Passage given
** BEGIN **

If you find the factorial of number using first method , integer overflow may occur because in the first method we are first calculating factorial of number, that must be stored in int data type, as factorial of number can be very large so it is not possible to store it in any integer variable.
But in second method, we take mod after every iteration of for loop to avoid overflow.
unsigned long long factorial(int n)
{
const unsigned int M = 1000000007;
unsigned long long f = 1;
for (int i = 1; i <= n; i++)
f = (f*i) % M;
return f;
}
As the value of a%b is always less than b ,hence on taking mod after every multiplication ,value of f is always less than M hence there will never be problem of integer overflow.
This factorial function calculates value of (n! % M) i.e it calculates remainer when n! is divided by M.
See,the reason we use mod is because we can't store a particular value.

** END **

Information supplied
** BEGIN **

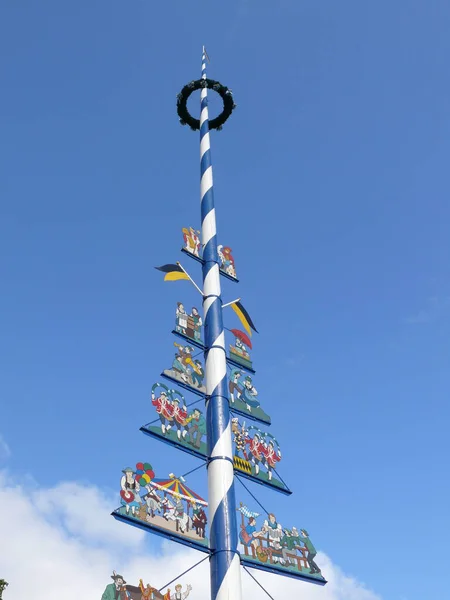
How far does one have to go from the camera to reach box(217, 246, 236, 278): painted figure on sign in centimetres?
1241

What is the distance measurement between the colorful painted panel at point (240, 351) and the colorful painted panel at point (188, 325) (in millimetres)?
797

** END **

What to do
**a.** Write out the passage on factorial overflow from "But in second" up to and including "i = 1; i <= n; i++)".
**b.** Extend the passage on factorial overflow, picking up after its final sentence.
The material has no role in anything asked here.

The results
**a.**
But in second method, we take mod after every iteration of for loop to avoid overflow.
unsigned long long factorial(int n)
{
const unsigned int M = 1000000007;
unsigned long long f = 1;
for (int i = 1; i <= n; i++)

**b.**
For example - we cant store a value such as 1234567891111 in an integer datatype.in such cases we store the value of this number modulo 10^9+7(generally)...So your answer should be 1234567891111%(10^9+7)[in this case]
Now coming to finding factorial ,
consider finding 30!
try analysing the number of digits in that number .. they are way to many to be stored in an integer datatype..
You could argue that we can find the value of 30! first and then take the mod...that would give an incorrect result ..because the value of 30! itself cannot be stored ..
By using the line "f = (f*i) % M; ", we make sure the value of the result is always in the range which can be stored by us.
If you dont get this ,try calculating all the factorial from 1 to 20 and store in integer datatype and check the values...